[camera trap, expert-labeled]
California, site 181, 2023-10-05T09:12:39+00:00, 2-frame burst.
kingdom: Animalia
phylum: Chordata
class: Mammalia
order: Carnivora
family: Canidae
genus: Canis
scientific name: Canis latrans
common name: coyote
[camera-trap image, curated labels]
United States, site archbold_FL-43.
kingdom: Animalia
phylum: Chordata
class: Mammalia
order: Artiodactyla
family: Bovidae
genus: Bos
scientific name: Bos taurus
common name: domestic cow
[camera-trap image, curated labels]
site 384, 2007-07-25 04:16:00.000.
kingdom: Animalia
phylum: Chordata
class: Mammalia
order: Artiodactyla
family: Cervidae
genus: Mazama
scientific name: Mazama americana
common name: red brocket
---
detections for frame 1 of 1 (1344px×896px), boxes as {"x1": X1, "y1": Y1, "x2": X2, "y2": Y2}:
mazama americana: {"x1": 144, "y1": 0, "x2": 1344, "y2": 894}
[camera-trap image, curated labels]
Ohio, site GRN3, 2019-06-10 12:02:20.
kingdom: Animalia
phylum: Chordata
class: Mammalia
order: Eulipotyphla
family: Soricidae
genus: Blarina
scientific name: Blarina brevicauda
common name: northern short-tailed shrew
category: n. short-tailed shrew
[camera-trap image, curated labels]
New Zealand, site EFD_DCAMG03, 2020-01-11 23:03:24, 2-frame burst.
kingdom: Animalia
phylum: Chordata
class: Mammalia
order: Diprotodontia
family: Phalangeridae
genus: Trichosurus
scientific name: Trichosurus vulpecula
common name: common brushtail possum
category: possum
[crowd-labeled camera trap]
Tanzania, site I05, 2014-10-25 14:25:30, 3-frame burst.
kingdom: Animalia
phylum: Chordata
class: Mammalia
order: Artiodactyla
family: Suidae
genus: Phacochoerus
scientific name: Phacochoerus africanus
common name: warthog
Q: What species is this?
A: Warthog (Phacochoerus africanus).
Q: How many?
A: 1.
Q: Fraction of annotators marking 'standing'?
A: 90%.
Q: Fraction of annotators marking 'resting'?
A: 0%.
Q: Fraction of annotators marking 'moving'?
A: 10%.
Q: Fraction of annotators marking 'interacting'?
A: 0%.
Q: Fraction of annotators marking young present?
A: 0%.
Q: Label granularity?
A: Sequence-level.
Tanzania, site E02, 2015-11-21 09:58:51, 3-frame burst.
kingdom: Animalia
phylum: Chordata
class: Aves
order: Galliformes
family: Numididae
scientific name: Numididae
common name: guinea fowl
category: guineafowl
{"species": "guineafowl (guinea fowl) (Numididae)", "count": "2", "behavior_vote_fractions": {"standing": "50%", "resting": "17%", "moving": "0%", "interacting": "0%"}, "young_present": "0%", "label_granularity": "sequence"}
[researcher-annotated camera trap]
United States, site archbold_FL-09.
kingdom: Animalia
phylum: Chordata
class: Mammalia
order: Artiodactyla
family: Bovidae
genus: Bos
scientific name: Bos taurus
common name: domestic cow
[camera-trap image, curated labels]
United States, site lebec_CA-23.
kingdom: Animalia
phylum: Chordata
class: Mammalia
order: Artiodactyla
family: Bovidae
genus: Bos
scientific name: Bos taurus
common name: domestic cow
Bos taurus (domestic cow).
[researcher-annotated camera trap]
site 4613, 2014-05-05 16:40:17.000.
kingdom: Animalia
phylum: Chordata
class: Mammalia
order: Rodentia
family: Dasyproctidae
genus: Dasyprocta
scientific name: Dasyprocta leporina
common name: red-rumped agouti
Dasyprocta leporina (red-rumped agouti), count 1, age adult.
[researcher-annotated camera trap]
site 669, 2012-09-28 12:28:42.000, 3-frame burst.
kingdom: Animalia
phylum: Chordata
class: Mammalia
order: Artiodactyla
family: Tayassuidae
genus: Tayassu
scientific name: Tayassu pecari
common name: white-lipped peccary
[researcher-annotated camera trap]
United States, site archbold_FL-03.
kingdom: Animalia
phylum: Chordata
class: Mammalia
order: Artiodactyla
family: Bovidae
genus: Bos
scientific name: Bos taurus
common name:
----
EXERCISE REQUIREMENTS → Scan the material for lines with the word "resting". Reply with how many there are, number only.

ANSWER AREA → 2